In the quietness of dawn I finished re-reading Victor Frankl’s Man’s Search For Meaning,[1] it is a book imbued with deep insights into the human condition, and although it has no pretensions to be so, I deem it a spiritual classic. The first part, and core of the book entitled Experiences In A Concentration Camp is eighty-four pages, each one of those pages carries the weight of someone who survived four camps, and by moments entered states not of sentimental escapism, but of transcendence.
Are there words which can truly describe such horrors, brutality, violence, as permeated such places as Dachau in 1944? What was, if any, the meaning of it all? Why is this happening? Who am I? Why am I here?
He writes,
“What was really needed was a fundamental change in our attitude toward life. We had to learn ourselves and, furthermore, we had to teach the despairing men, that it did not really matter what we expected from life, but rather what life expected from us. We needed to stop asking about the meaning of life, and instead to think of ourselves as those who were being questioned by life — daily and hourly... Life ultimately means taking responsibility to find the right answer to its problems and to fulfill the tasks which it constantly sets for each individual.”
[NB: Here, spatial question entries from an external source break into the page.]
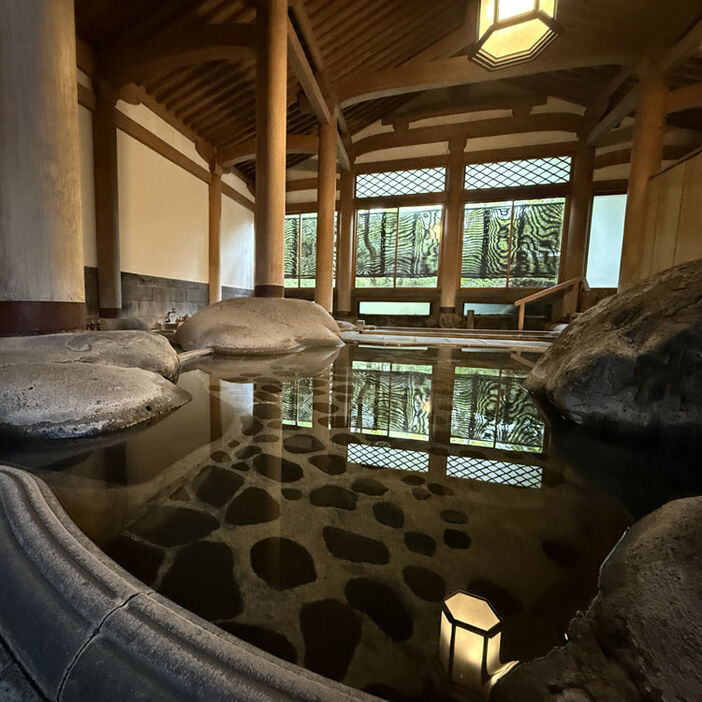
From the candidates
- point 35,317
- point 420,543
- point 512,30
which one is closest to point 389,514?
point 420,543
The second part of the book deals with Logotherapy[2] the concluding chapter of which is aptly entitled, The Case For For A Tragic Optimism. Dr. Frankl recounts, in the camps people did not blur into a ‘uniform expression’, “on the contrary, people became more different; people unmasked themselves, both the swine and the saints... You may of course ask whether we really need to refer to “saints.” Wouldn’t it suffice just to refer to decent people? It is true that they form a minority. More than that, they always will remain a minority. And yet I see therein the very challenge to join the minority. For the world is in a bad state, but everything will become still worse unless each of us does his best.
So, let is be alert — alert in a twofold sense:
Since Auschwitz we know what man is capable of.
And since Hiroshima we know what is at stake.”
[1] Viktor E. Frankl Man’s Search For Meaning, Washington Square Press 1984 edition.
[2] en.wikipedia.org/wiki/Lo#55D501
The Greek term logos will be familiar to students of theology. It is often translated as the "Word" or "Will" of God. In a broader sense, it can be viewed as "that which gives reason for being." Dr. Frankl prefers the simple translation of logos as "meaning."
Therapy [ˈθɛrəpɪ] n pl –pies (Medicine)
a. the treatment of physical, mental, or social disorders or disease
b. (in combination) physiotherapy electrotherapy
From New Latin therapia, from Greek therapeia attendance; see therapeutic.